PROVIDED RECORDS:
┏━━

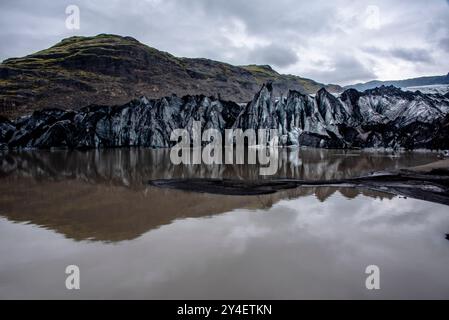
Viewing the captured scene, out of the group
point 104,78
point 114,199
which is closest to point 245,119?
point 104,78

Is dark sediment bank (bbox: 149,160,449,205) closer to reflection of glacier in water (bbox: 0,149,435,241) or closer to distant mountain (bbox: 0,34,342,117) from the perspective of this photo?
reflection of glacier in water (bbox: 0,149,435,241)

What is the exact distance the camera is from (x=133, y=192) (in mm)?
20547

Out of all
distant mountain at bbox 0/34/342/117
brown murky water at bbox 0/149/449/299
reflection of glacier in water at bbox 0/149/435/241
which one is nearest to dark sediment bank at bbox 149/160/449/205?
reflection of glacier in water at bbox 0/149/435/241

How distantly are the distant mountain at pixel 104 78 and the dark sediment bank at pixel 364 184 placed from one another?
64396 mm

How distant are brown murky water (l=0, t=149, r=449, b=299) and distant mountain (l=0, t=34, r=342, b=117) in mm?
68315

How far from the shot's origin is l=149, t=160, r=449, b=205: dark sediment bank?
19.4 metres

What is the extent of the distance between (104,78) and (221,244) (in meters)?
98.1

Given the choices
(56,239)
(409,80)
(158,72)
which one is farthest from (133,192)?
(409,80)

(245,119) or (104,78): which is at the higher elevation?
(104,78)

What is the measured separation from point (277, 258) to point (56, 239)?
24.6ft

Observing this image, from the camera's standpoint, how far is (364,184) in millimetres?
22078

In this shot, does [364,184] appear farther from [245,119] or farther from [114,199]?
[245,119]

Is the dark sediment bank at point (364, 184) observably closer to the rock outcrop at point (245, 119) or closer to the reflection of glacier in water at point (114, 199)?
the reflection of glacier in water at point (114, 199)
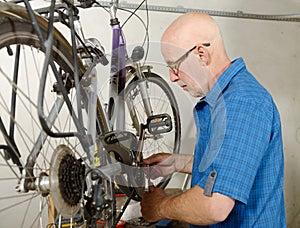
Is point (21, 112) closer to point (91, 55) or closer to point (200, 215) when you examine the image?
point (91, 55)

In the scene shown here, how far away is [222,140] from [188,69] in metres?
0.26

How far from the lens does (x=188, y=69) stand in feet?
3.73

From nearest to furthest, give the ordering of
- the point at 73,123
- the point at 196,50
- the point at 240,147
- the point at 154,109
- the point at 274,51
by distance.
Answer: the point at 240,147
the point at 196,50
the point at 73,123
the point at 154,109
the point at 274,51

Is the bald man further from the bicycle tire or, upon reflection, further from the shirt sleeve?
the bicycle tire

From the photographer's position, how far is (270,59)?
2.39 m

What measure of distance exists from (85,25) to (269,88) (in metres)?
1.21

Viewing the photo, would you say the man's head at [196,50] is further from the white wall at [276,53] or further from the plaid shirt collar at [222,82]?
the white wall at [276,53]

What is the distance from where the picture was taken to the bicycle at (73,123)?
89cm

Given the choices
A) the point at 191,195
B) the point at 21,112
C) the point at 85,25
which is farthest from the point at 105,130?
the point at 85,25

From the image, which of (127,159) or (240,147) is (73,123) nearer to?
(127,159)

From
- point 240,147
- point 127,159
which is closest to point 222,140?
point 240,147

┗━━
┏━━

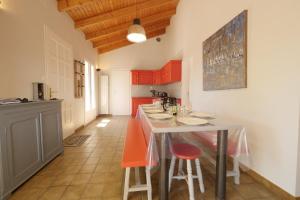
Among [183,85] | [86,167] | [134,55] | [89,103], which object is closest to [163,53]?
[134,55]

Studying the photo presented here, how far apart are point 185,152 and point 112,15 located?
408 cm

┗━━

WHAT THE TASK ASKS: List every line of the items above that contains the string "water", matching case exactly.

RESULT OF THIS EXERCISE:
Is dark sediment bank (bbox: 149,160,449,205) closer to reflection of glacier in water (bbox: 0,149,435,241) or closer to distant mountain (bbox: 0,34,342,117) from the perspective of this photo?
reflection of glacier in water (bbox: 0,149,435,241)
brown murky water at bbox 0/149/449/299
reflection of glacier in water at bbox 0/149/435/241
reflection of glacier in water at bbox 0/149/435/241
How distant are brown murky water (l=0, t=149, r=449, b=299) and distant mountain (l=0, t=34, r=342, b=117) in mm?
Is the dark sediment bank at point (364, 184) observably closer to the rock outcrop at point (245, 119) or closer to the reflection of glacier in water at point (114, 199)?
the reflection of glacier in water at point (114, 199)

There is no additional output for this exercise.